The giant silver bomber roared along the runway on Tinian Island in the darkness, passing the firetrucks and ambulances parked every 50 feet, struggling to pick up speed.
“Dimples Eight Two” weighed 150,000 pounds, and with fuel for the long flight to Hiroshima, 12 men on board, and a five-ton uranium bomb in the bay, the B-29 was 15,000 pounds overweight.
The pilot, Col. Paul W. Tibbets Jr., 30, had handpicked the airplane on the assembly line in Nebraska three months before and had just had his mother’s name, “Enola Gay,” painted in black letters on the nose.
As the plane rumbled down the airstrip at over 100 mph, he had his lucky cigarette case with him in one pocket, and a box containing 12 cyanide capsules in another.
On Aug. 6, 1945 no one was sure how Special Bombing Mission No. 13, the world’s first atomic attack, would go.
Would it end in disaster for the crew in Japan? Eight downed American airmen had been beheaded by the Japanese a few weeks before. Would it end in the obliteration of Hiroshima? Would the overweight airplane with the crazy call sign even get off the runway? Would the crew have need for the cyanide?

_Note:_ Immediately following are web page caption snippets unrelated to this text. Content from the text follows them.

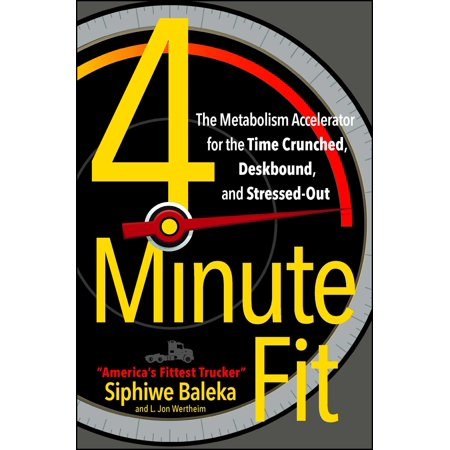 4-Minute Fit : The Metabolism Accelerator for the Time Crunched, Deskbound, and Stressed-Out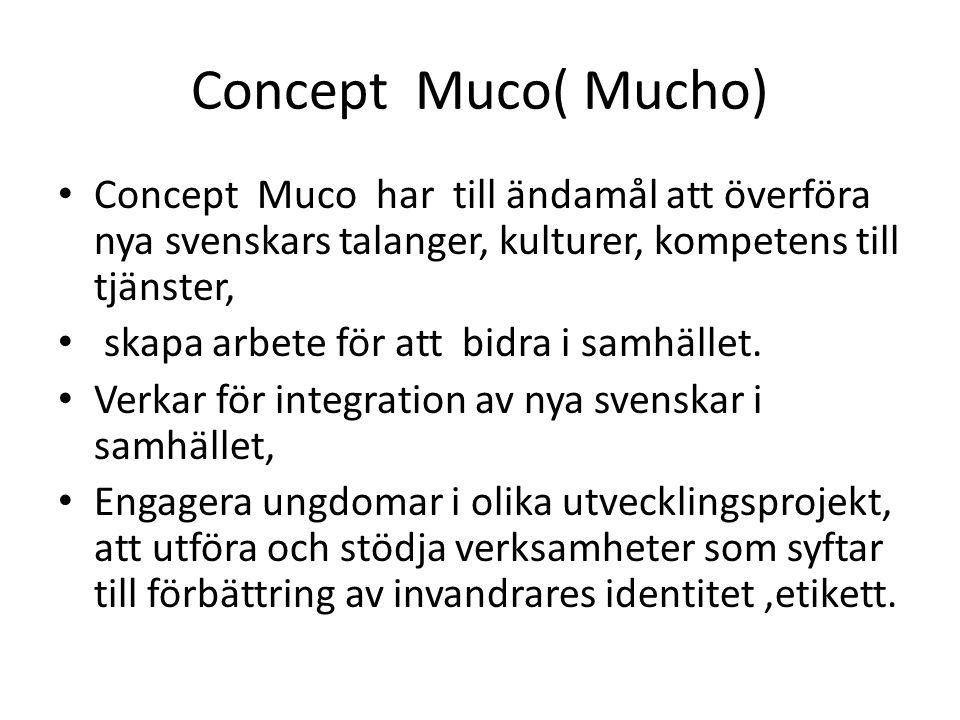 Concept Muco( Mucho) Concept Muco har till ändamål att överföra nya svenskars talanger, kulturer, kompetens till tjänster, skapa arbete för att bidra i samhället.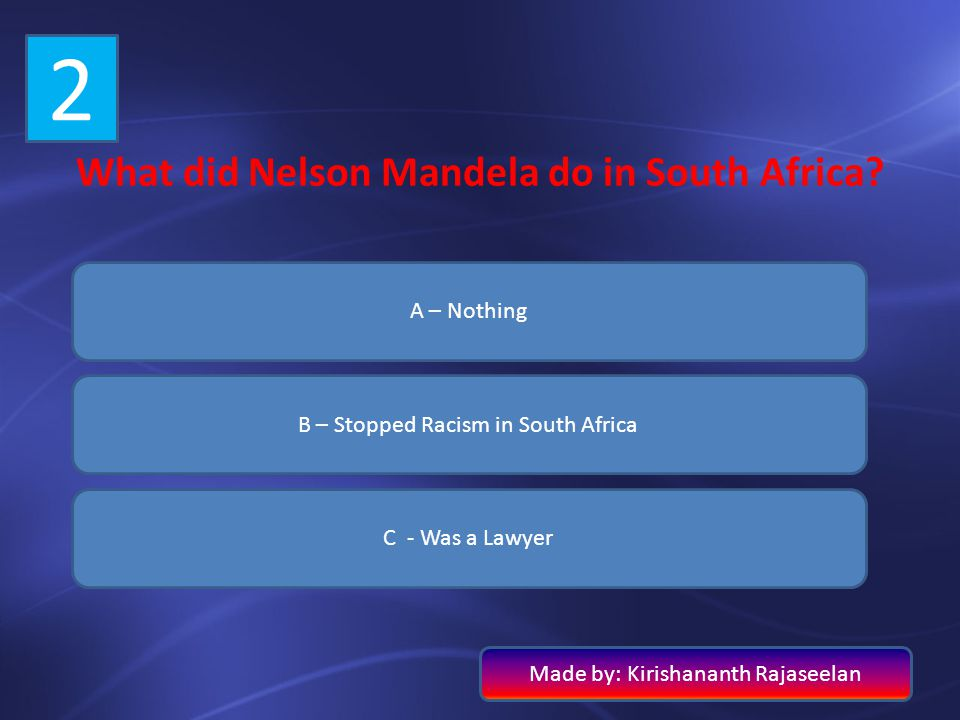2 What did Nelson Mandela do in South Africa? A – Nothing B – Stopped Racism in South Africa C - Was a Lawyer Made by: Kirishananth Rajaseelan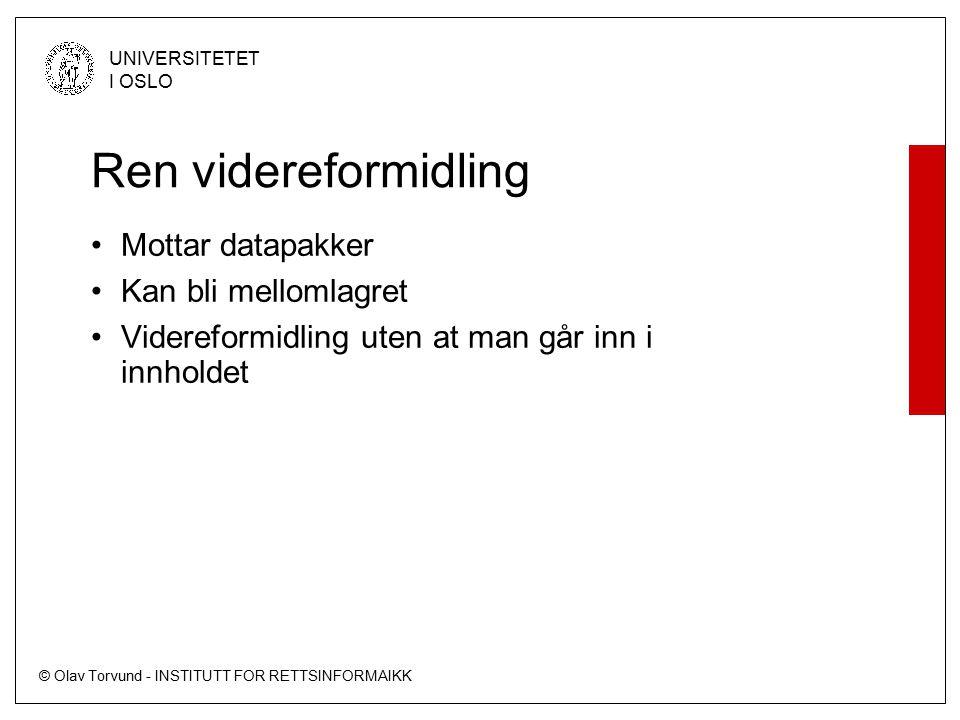 © Olav Torvund - INSTITUTT FOR RETTSINFORMAIKK UNIVERSITETET I OSLO Ren videreformidling Mottar datapakker Kan bli mellomlagret Videreformidling uten at man går inn i innholdet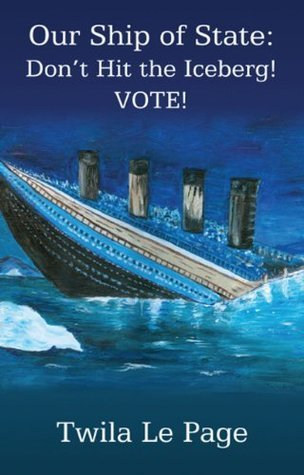 Our Ship of State, Dont Hit the Iceberg! VOTE!  by  Twila Le Page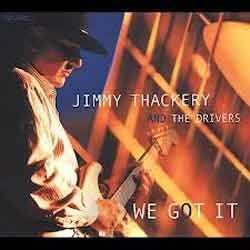 Jimmy Thackery And The Drivers - We Got It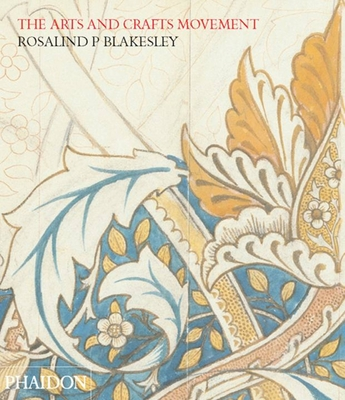 The Arts & Crafts Movement - Blakesley, Rosalind P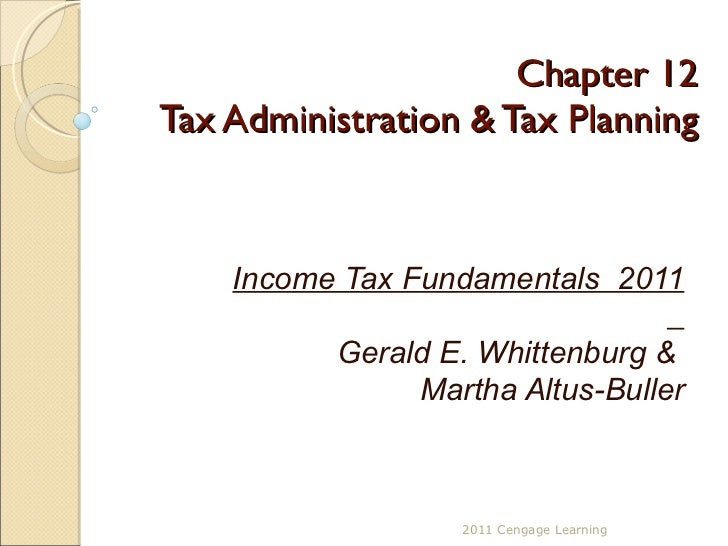 Chapter 12 Tax Administration & Tax Planning Income Tax Fundamentals  2011 Gerald E. Whittenburg &  Martha Altus-Buller 20...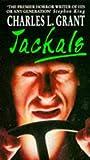 Grant, Charles L.: Jackals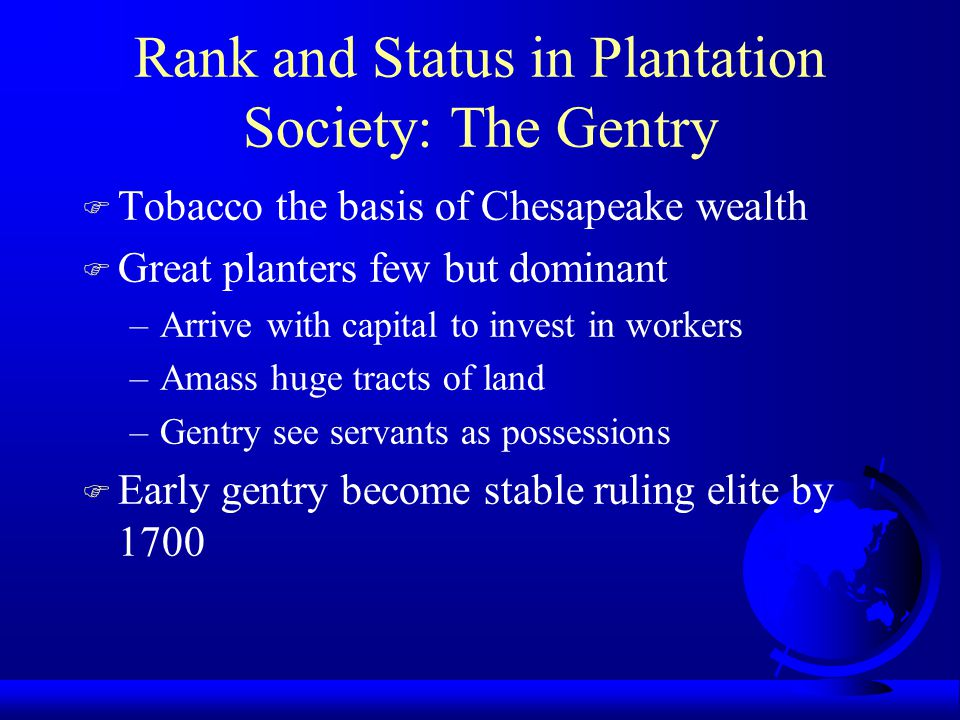 Rank and Status in Plantation Society: The Gentry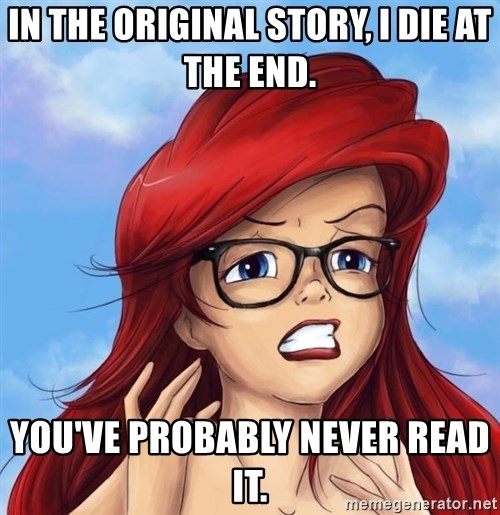 Hipster Ariel - In the original story, I die at the end. You've probably never read it.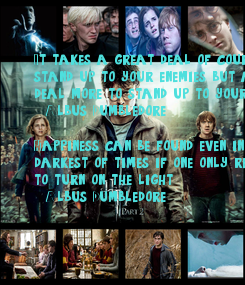 Poster: It takes a great deal of courage to  stand up to your enemies, but a great deal more to stand up to your friends.   (Albus Dumbledore)  Happiness can be found even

Two other B-29s, the “Great Artiste” and “Necessary Evil,” were supposed to go along to take pictures and record data.
But “Enola Gay” was the “strike ship.”
Fifteen hundred miles to the north-northwest, under a waning crescent moon, lay a 400-year-old Japanese city most Americans probably had never heard of but whose name was about to be etched into the pages of history.
It was an important enemy military site with a wartime population about 280,000, according to the historians Gordon Thomas and Max Morgan-Witts.
Almost half of them were about to be incinerated, crushed, and irradiated by the crude atomic weapon named “Little Boy” that the Enola Gay carried.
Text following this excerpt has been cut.